## Stated goal 1
In the AZCO Mining press release below, list each thing Princeton has advised the Company.
## Stated goal 2
Write the next part of the AZCO Mining press release below, picking up after its final sentence.

## Document
AZCO Mining - Update respecting Princeton
        Mining Corporation

            VANCOUVER, B.C.--Nov. 22, 1995--AZCO MINING
        INC. (TSE, AMEX:AZC) AZCO Mining Inc. (the "Company") announces an
        update in respect to its agreement in principle of September 20,
        1995 (the "Agreement") with Princeton Mining Corporation

            Under the terms of the Agreement the Company has made request
        for access to the $3 million credit facility to be supplied by
        Princeton, however, this request has not been fulfilled.  The
        Company has issued notice to Princeton of noncompliance with the
        Agreement and with such funding request.  Princeton has advised the
        Company that it is making all efforts to secure funding to satisfy
        the request but, in any event, has further advised that it disagrees
        with the Company's interpretation as to the requirement to provide
        the facility and disagrees with the Company's position that it is in
        non-compliance of the Agreement.

## Given records

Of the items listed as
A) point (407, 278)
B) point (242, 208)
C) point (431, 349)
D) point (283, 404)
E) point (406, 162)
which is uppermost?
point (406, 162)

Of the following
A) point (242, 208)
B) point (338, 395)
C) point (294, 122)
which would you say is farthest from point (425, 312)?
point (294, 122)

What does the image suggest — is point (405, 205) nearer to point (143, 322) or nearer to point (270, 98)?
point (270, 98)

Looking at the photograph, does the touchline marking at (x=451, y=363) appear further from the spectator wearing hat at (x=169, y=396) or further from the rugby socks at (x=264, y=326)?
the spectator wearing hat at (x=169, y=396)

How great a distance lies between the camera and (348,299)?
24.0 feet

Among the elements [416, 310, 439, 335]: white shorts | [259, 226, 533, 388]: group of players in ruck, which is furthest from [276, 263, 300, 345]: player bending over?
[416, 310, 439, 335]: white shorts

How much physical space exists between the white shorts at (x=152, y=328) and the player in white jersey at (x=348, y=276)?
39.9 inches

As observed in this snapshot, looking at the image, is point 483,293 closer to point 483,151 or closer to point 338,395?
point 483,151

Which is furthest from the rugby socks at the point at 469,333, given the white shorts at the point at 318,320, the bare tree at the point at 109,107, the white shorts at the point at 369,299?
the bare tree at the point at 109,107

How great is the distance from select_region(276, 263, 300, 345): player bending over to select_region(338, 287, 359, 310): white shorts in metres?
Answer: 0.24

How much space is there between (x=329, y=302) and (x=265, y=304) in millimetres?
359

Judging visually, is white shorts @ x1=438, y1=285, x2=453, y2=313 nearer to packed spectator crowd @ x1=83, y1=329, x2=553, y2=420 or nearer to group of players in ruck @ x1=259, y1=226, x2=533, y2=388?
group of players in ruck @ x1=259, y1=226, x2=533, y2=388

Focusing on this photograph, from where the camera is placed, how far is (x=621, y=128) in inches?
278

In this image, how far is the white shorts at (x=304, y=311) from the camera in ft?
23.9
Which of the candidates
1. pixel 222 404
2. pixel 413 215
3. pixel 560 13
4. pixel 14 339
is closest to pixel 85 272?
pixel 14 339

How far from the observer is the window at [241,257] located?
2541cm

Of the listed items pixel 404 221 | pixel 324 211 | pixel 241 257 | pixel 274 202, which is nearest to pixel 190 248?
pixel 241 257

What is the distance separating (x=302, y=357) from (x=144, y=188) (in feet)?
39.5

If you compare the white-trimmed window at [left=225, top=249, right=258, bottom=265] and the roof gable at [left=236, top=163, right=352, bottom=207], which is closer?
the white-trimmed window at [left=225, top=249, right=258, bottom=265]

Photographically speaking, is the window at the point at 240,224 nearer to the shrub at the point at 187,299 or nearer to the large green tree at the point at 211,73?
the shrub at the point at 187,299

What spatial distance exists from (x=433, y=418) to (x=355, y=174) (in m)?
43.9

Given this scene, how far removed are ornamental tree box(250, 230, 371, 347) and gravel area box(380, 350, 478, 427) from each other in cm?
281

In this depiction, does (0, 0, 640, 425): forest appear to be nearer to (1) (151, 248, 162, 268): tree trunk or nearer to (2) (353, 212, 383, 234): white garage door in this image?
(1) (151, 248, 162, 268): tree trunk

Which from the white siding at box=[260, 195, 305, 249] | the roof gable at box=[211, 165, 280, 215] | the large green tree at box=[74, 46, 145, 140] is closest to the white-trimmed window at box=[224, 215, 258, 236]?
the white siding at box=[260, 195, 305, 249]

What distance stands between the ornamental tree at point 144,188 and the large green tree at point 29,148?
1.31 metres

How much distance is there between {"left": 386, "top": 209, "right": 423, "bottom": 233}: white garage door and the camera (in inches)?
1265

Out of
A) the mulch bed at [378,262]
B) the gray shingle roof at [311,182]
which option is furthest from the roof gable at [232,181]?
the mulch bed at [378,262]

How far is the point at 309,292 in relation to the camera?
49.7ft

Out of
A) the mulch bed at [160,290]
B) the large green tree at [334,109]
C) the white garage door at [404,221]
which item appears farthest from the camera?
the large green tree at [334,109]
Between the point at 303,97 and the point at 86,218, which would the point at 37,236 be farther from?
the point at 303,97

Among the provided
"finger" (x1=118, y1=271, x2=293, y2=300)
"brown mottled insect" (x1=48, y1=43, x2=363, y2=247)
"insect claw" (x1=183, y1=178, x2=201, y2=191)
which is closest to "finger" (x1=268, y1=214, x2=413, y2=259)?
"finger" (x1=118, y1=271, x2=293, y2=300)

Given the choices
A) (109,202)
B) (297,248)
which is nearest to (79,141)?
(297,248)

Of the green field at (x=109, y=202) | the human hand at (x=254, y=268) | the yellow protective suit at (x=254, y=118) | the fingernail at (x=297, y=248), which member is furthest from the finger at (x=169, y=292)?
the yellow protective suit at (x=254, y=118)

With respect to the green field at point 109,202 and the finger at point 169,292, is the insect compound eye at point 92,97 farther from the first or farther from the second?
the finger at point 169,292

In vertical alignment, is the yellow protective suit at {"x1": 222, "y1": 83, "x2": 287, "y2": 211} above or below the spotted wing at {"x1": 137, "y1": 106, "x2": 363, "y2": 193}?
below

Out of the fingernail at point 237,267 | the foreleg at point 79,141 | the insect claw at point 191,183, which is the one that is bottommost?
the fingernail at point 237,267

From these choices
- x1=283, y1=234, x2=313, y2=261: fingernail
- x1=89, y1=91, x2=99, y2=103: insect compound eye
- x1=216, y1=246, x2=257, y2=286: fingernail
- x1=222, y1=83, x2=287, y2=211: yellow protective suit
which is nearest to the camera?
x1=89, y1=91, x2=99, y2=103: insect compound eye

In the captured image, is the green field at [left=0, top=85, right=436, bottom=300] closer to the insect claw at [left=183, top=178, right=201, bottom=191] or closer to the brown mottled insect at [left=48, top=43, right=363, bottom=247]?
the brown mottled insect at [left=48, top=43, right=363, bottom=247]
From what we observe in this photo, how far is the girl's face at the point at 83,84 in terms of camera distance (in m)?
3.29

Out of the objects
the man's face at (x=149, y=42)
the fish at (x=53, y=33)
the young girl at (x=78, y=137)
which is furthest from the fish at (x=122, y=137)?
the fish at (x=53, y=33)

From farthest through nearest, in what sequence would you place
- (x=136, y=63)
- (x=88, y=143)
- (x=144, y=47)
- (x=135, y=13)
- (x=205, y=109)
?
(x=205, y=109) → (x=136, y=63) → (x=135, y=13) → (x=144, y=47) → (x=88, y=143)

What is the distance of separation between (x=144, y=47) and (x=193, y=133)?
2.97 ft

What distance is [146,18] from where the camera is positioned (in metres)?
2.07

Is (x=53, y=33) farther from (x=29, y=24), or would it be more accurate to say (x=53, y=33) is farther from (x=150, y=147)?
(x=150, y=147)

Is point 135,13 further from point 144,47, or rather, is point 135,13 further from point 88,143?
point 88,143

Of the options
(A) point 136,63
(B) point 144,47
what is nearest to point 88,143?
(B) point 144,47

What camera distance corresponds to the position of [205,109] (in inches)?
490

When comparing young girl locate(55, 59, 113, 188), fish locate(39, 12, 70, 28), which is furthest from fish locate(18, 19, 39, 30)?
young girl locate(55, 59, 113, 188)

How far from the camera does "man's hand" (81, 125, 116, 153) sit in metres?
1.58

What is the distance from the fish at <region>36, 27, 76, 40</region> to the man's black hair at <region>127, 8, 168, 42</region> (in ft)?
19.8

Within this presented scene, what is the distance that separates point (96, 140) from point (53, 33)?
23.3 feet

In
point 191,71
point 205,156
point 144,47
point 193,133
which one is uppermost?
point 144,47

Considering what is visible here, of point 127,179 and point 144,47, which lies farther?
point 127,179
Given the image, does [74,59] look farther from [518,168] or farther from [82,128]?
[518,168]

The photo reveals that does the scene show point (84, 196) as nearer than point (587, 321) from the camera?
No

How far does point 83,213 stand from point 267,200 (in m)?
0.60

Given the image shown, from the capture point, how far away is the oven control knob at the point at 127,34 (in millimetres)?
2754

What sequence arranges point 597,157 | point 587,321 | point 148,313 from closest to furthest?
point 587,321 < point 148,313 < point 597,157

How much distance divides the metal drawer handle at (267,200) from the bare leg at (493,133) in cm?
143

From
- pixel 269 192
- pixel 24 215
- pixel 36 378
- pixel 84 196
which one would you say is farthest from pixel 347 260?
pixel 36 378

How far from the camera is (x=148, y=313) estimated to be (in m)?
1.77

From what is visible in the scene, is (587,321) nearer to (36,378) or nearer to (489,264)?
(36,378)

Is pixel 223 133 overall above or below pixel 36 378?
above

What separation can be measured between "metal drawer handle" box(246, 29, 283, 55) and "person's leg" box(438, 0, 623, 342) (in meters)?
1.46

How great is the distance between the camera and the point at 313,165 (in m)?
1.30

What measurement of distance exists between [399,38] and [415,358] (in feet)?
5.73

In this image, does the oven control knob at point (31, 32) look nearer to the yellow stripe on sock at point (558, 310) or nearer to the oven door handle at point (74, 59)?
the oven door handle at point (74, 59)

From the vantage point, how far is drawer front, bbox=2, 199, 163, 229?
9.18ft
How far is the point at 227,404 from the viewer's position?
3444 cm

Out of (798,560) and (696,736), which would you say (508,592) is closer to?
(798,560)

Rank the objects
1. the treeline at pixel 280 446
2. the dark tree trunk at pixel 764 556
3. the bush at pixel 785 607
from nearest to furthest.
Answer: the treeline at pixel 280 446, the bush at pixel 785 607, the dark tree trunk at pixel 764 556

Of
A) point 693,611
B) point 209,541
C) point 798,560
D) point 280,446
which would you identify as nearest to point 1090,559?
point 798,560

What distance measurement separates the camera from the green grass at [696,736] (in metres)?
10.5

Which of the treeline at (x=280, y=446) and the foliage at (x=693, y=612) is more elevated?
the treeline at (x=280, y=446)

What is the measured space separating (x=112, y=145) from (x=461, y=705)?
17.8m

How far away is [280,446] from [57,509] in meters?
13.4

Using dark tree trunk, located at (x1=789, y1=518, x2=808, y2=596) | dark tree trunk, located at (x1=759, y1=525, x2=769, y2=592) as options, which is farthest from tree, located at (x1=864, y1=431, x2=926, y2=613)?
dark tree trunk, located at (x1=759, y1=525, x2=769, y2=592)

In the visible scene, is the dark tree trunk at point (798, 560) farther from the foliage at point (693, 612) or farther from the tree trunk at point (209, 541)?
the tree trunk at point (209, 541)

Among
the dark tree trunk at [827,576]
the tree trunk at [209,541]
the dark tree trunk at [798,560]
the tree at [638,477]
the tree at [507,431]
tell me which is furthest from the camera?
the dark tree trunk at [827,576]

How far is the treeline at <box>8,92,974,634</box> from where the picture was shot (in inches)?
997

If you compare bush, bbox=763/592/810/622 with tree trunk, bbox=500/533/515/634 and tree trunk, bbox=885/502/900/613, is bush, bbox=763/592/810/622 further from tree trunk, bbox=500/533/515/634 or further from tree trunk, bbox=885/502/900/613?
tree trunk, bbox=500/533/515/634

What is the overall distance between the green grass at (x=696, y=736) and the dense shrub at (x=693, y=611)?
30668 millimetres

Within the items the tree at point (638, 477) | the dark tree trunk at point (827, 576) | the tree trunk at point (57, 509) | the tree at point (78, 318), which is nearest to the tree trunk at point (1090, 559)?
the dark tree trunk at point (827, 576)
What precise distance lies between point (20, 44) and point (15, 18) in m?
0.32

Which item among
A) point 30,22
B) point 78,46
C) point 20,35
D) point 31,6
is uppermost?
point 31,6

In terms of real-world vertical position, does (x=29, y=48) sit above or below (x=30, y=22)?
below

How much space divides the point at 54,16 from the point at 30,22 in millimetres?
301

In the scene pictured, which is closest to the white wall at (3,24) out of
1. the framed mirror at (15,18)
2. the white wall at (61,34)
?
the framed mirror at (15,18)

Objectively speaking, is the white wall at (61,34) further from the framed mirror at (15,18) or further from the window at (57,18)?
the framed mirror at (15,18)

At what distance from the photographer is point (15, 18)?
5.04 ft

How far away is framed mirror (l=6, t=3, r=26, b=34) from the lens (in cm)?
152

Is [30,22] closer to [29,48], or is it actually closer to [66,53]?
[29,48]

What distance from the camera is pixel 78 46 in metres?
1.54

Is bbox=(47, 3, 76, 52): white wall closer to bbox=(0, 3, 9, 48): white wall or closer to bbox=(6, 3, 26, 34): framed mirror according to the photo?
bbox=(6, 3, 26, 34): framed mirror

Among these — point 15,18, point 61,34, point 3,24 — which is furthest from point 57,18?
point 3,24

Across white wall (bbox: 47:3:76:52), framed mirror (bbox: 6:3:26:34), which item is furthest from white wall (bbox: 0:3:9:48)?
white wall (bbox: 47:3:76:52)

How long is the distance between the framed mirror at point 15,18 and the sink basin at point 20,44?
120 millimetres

## Exercise response 1
- Princeton is making all efforts to secure funding to satisfy the request.
- Princeton disagrees with the Company's interpretation of the requirement to provide the facility.
- Princeton disagrees with the Company's position that Princeton is in non-compliance of the Agreement.

## Exercise response 2
            In the event that the credit facility is not available on terms
        acceptable to the Company or the shareholders of the Company do not
        approve the Phelps Dodge transaction, and without any other
        financing alternative, the Company would be compelled to seek
        reorganization pursuant to Chapter 11 of Title 11 of the U.S. Code
        or a liquidation pursuant to Chapter 7 or title 11 of the U.S. Code.

On behalf of the Board of Directors of AZCO Mining Inc.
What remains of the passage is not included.